INFORMATION REPOSITORY

Relevance of analytical separation science

Updated on December 20, 2024

The importance of analytical separation science can hardly be overestimated. We cannot imagine our modern society without clean water, safe food, and effective medication. Maintaining all these achievements would not be possible without analytical separation science. The textbook on the subject does not bring a catalogue of the thousands of possible applications. Below is one attempt to categorize these, creating an arbitrary distinction in four categories, Processes, Products, Nature and Environment.

The categories are not independent. For example, do surface waters belong with Nature or with Environment? However, the classification is helpful to recognize the importance of analytical separation science.

Societal processes are not restricted to one box. Waste-water treatment plant produce clean surface water or drinking water that is free of pollutants (and drugs). Natural grains (organic produce) are an excellent soured of food, but to ensure good harvests pesticides may be used for crop protection, but residues of these should be minimal in food. Food and pesticides can be seen as conflicting products.

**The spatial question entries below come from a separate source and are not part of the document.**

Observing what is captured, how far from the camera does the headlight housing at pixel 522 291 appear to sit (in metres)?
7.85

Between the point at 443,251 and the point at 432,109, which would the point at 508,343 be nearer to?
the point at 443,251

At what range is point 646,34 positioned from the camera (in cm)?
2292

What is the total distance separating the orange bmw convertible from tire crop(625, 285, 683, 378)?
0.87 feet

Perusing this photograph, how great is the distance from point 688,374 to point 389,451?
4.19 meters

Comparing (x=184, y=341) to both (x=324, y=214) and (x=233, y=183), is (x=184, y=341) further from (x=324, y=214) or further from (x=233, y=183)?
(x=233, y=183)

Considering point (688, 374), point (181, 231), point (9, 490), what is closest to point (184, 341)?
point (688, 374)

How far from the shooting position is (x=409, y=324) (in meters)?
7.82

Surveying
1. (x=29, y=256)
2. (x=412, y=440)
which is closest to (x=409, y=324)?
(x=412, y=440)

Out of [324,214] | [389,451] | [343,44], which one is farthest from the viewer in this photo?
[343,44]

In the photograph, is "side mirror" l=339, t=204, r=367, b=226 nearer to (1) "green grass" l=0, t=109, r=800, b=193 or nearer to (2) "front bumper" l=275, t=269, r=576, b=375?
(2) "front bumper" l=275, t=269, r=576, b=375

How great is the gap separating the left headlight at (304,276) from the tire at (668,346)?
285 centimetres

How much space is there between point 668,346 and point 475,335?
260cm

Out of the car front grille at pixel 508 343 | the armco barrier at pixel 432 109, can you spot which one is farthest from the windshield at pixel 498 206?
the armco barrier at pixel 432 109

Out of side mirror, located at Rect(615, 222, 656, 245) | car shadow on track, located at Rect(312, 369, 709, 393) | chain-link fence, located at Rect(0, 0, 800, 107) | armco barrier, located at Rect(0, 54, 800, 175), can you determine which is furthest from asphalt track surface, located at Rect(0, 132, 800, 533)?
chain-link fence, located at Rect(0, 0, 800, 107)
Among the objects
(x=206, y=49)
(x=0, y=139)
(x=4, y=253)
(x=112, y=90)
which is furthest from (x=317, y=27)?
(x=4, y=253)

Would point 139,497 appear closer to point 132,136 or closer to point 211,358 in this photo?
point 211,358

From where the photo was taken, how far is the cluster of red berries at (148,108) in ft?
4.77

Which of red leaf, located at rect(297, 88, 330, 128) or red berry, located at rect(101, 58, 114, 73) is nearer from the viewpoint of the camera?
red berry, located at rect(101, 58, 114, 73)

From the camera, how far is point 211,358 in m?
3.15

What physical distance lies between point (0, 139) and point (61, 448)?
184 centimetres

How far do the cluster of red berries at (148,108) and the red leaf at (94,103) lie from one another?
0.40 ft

Many other products are developed and controlled by analytical separation science. Pharmaceuticals are one of the most-important types of products. The purity of active pharmaceutical ingredients (APIs), including enantiomeric purity, is a critical issue in western medicine. With the advent of modern biopharmaceuticals, such as oligonucleotides, separation scientists are facing new challenges. Determining effective dosages with minimal side effects is a process that must be studied before new medications can be released. Studying the efficacy and monitoring the composition of traditional (natural) medicines pose even greater challenges to analytical separation science.

Other samples from nature, such as plants, cells, organisms tend to be equally complicated. The detailed study of biosystems through “omics” (proteomics, metabolomics, etc.) have spurred the development for reliable high-resolution separation methods, usually hyphenated with mass spectrometry.